**Exercise input:**
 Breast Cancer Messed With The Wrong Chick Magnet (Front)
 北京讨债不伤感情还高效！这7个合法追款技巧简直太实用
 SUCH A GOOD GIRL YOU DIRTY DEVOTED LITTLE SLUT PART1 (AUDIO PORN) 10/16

==

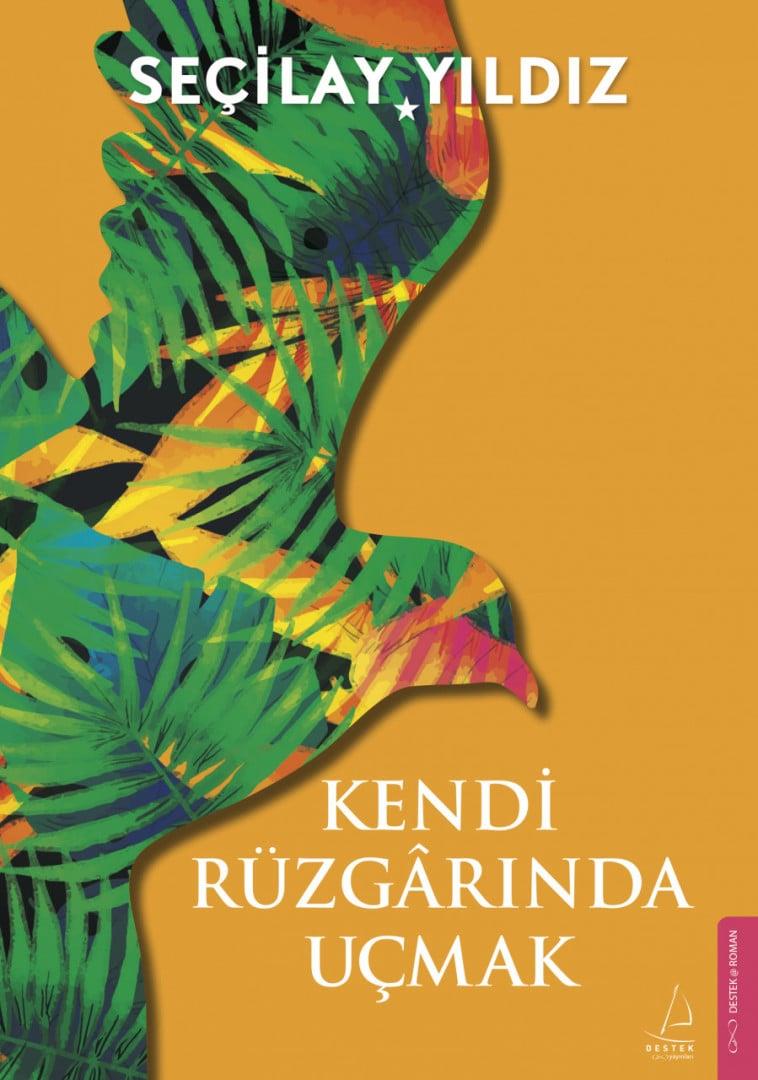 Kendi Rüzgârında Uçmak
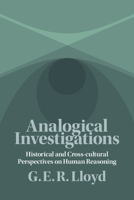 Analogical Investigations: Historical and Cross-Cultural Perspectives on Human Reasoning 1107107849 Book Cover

**What you have to do:** Retype the records that start with the line containing "Breast Cancer Messed" and end with the line containing "SUCH A GOOD", including both of those lines.

**Answer box:**
 Breast Cancer Messed With The Wrong Chick Magnet (Front)
 北京讨债不伤感情还高效！这7个合法追款技巧简直太实用
 SUCH A GOOD GIRL YOU DIRTY DEVOTED LITTLE SLUT PART1 (AUDIO PORN) 10/16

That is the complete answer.